El problema ocurre cuando ese llanto se vuelve inconsolable y se prolonga a lo largo de los días. Son los llamados cólicos de lactante, un trastorno que, aunque benigno, puede poner a prueba la paciencia del padre más sereno.


Los cólicos se caracterizan por el llanto excesivo, repentino e incontrolable durante largos periodos de tiempo, especialmente por la tarde-noche.


Para identificarlos se suele seguir la regla de los 3 de Wessel: Ocurren durante los 3 primeros meses del bebé, y suelen durar alrededor de 3 horas con frecuencia de 3 días a la semana.

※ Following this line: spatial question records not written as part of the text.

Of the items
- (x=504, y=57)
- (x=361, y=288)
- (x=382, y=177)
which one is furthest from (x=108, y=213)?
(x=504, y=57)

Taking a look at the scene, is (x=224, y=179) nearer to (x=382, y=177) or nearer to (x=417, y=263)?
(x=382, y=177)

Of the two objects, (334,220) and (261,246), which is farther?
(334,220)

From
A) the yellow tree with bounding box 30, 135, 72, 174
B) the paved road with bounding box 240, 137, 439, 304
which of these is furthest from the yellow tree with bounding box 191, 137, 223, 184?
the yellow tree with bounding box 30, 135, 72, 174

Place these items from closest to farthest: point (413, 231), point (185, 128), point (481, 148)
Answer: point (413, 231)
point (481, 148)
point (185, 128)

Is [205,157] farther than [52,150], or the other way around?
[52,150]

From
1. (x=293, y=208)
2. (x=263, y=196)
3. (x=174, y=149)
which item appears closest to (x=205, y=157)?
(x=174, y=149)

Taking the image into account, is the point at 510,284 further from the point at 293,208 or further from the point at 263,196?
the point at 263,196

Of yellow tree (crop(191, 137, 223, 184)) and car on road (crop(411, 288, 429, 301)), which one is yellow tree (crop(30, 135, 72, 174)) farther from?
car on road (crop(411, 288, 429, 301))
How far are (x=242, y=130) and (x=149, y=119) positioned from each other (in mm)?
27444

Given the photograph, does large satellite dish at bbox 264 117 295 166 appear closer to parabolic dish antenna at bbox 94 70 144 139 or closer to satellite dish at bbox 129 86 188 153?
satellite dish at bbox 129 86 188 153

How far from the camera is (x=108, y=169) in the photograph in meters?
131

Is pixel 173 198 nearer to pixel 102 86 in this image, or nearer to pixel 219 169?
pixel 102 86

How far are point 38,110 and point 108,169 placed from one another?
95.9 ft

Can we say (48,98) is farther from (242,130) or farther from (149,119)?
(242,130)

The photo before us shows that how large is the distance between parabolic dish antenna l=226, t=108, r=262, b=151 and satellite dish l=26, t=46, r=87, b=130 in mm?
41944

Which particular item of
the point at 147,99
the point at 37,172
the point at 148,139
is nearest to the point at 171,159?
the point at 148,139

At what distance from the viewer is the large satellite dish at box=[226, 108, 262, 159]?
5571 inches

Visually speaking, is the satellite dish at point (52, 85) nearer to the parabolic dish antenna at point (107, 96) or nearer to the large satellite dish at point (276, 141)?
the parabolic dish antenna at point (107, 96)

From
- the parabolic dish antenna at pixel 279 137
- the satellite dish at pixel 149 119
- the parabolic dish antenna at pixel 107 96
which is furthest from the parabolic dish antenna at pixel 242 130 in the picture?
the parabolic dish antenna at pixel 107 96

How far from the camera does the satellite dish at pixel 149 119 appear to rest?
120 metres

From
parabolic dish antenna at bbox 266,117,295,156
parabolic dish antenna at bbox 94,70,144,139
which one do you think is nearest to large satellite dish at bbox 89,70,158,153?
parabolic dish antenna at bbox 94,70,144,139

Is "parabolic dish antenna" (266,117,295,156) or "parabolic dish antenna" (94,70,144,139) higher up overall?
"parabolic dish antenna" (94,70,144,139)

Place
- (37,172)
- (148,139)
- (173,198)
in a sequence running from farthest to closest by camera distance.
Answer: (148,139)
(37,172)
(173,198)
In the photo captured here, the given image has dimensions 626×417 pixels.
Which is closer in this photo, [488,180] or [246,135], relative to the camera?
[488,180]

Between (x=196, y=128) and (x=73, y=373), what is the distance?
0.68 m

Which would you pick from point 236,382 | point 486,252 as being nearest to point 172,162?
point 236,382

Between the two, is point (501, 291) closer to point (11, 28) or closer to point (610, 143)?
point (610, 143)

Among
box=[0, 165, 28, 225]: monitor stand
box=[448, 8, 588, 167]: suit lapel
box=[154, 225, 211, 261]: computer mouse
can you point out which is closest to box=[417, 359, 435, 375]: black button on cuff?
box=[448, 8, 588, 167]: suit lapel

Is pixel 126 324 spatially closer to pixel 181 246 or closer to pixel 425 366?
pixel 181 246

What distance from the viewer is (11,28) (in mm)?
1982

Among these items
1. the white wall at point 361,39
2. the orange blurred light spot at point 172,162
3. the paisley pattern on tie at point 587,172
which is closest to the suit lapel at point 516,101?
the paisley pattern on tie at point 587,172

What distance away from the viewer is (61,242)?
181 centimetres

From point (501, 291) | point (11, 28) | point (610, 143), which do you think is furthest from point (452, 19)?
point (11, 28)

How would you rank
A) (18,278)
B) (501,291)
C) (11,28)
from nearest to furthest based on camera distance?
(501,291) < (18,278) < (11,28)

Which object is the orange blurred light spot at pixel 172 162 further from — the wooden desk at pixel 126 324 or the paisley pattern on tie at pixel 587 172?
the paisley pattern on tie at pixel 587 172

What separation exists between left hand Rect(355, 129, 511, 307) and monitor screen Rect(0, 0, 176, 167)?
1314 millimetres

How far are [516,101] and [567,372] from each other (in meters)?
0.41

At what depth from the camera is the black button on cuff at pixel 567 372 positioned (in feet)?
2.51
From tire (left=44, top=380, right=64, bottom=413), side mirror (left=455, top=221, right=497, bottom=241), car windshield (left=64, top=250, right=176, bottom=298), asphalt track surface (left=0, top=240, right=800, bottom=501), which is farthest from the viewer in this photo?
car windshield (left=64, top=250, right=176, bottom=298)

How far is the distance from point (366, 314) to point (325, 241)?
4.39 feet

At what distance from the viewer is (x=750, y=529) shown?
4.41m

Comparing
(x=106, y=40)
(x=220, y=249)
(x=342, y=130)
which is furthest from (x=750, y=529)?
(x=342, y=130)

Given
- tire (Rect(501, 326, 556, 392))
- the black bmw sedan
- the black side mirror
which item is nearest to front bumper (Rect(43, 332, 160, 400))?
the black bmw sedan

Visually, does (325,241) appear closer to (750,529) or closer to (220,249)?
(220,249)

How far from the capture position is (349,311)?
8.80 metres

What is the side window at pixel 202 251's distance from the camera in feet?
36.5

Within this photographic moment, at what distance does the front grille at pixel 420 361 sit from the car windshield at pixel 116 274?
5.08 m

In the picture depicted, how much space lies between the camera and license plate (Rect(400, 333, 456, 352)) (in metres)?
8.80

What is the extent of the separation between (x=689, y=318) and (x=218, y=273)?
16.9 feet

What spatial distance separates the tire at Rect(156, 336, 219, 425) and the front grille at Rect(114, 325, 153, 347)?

El bebé se enfurruña, estira y encoge las piernas, frunce el ceño y pone expresión de dolor. Si no se le consuela el llanto va en aumento.


¿Por qué ocurren?


No se conoce a ciencia cierta qué causa exactamente los cólicos ni una fórmula definitiva para acabar con ellos, pero sí se sabe que una de las formas más eficaces de prevenirlos es manteniendo el contacto físico con el bebé. Por esta razón muchos expertos asocian los episodios de cólicos con el estrés que acumula el lactante durante el día o la ansiedad por la separación de su madre; asegurando que el llanto no es más que una demanda de contacto o protección. Estos autores constatan su teoría al afirmar que se trata de un trastorno relativamente nuevo y propio de los países occidentales en los que se deja muy a menudo al niño solo en la cuna. Y por el contrario es prácticamente desconocido en otras culturas donde la forma de criar a los niños es más primitiva (Asia, África, América Latina…) y los bebés permanecen en continuo contacto con sus madres, quienes permanecen junto a ellos y les portean durante todo el día.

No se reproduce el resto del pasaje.